HÂDİSÂT VEHN, GİDİŞÂT VAHİM!

Hiç kimse kusura bakmasın. Bu gidişatımız gidişat değil. Bu dünya sevgisi, bu madde bağımlılığı, bu vehn krizleri hepimizi mahvetti.

Hazreti Peygamber: “Sizden öncekileri mal sevgisi helak etti. Bu sevgi onlara akrabalarıyla ve dostlarıyla ilişkiyi kesmeyi emretti. Kestiler. Cimriliği emretti. Cimrileştiler. Günahı emretti. Girdiler. Zulmü emretti. Yaptılar. En sonunda da helak oldular.” (Camiu’s-sağir)

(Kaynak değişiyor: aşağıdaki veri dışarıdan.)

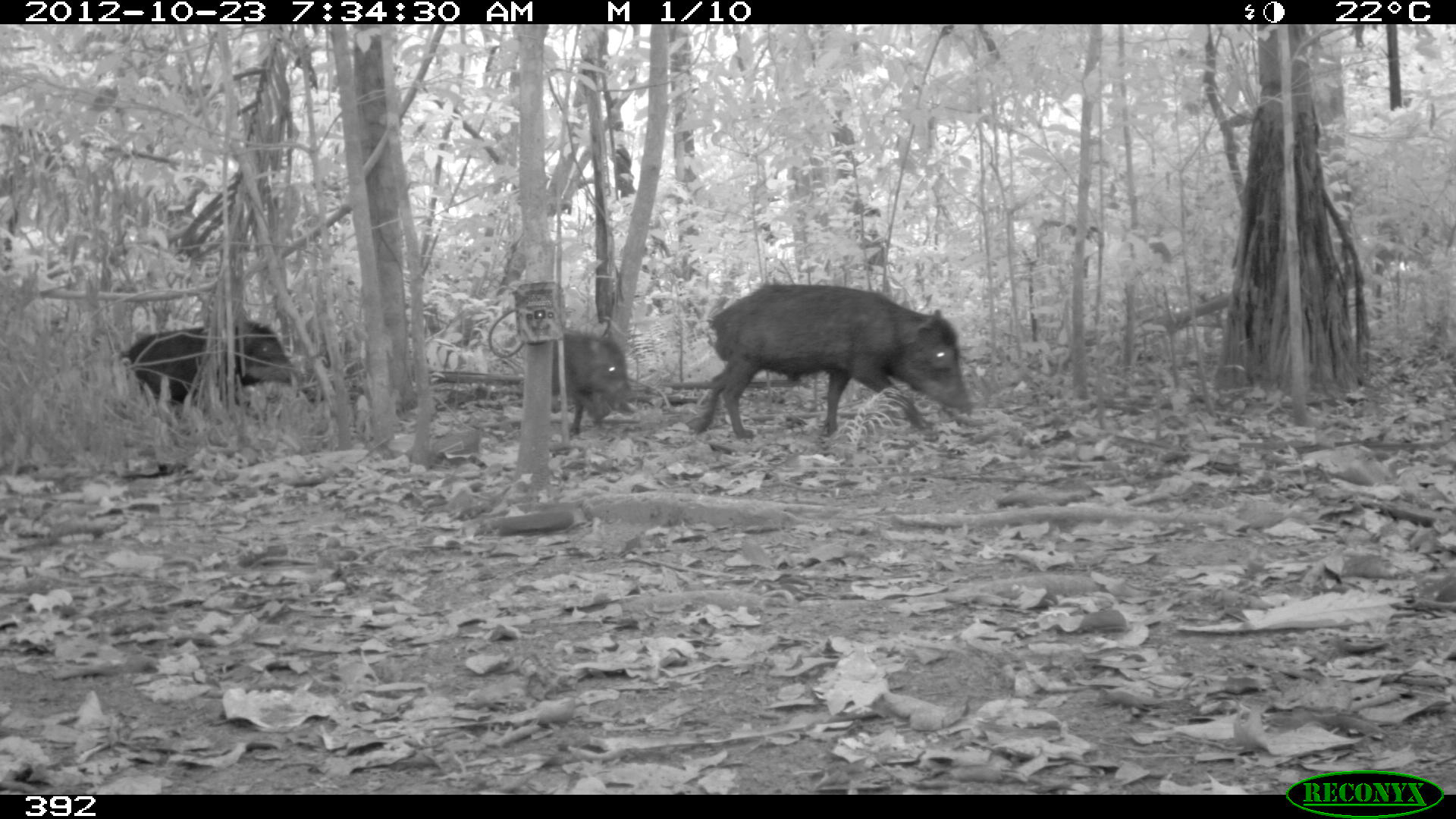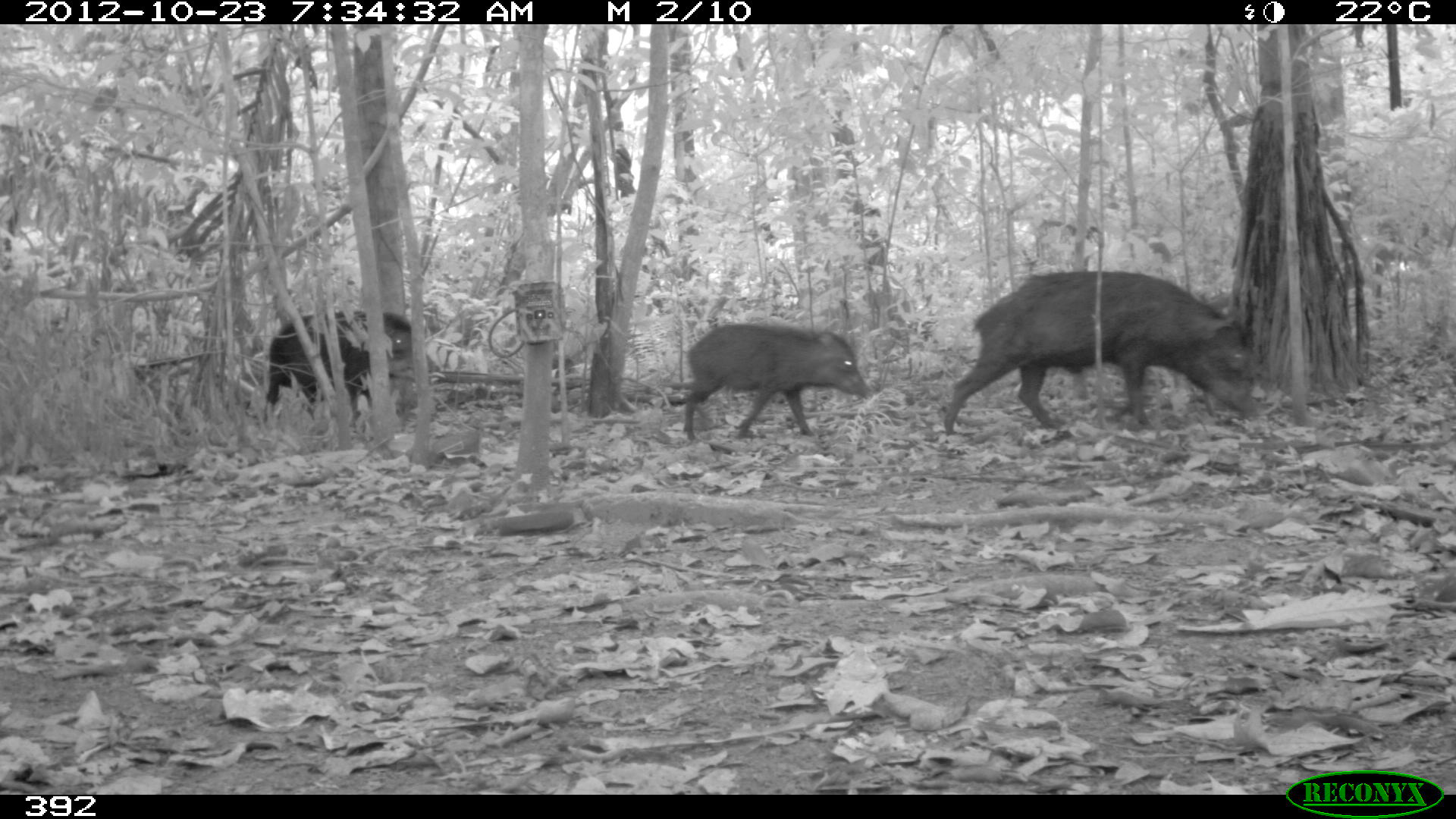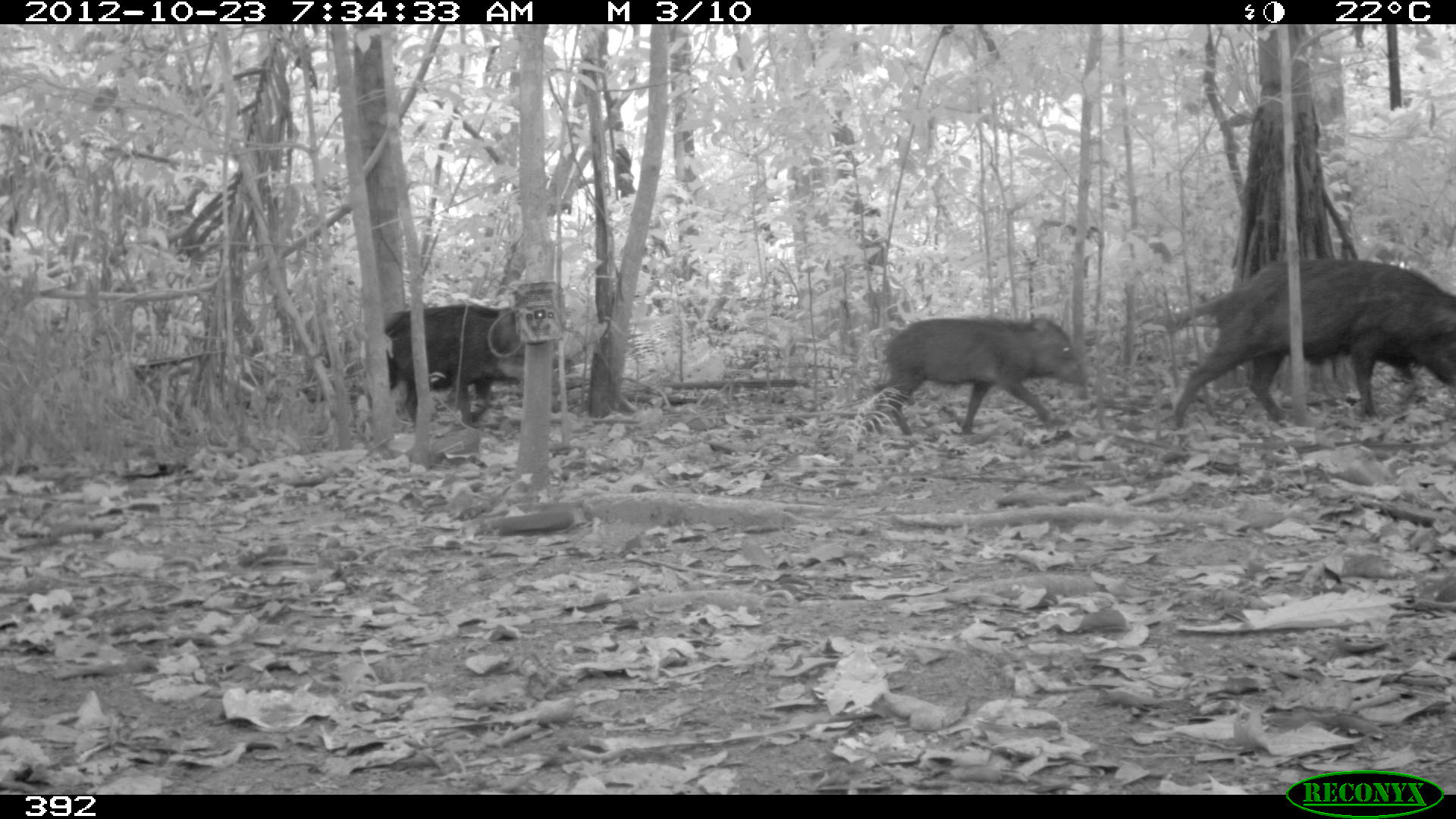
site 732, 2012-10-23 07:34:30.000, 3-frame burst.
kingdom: Animalia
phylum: Chordata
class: Mammalia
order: Artiodactyla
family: Tayassuidae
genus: Tayassu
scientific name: Tayassu pecari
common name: white-lipped peccary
Tayassu pecari (white-lipped peccary).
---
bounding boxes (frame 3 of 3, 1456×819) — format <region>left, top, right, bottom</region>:
tayassu pecari: <region>1169, 259, 1452, 426</region>; <region>881, 315, 1089, 434</region>; <region>382, 302, 524, 424</region>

uyarısına muhatap olmadan derlenip toparlanalım.

Selam ve dua ile Allah’a emanet olunuz.”

BASÎRET, FERÂSET, TAAKKUL…

Prof. Sıddık Bey Hocamıza bu genel ve özel uyarıları, Ahmet SEZGİN Bey kardeşimize de kendimizi aynaya bakarak şöyle bir gözden geçirmeye vesîleleri dolayısıyla gönülden teşekkür ediyor;

Rabbimizin bizleri Kur’ân’ın öngördüğü şekilde basîret ve ferâsetle, taakkulla hareket ederek hayât yaşamaya muvaffak kılması, netîce îtibârıyle de sevdiklerimizle berâber dünyanın da âhiretin de mutluluklarına erişmeyi lûtfetmesi niyâzıyla cümleyesevgiler-saygılar wes’selâm…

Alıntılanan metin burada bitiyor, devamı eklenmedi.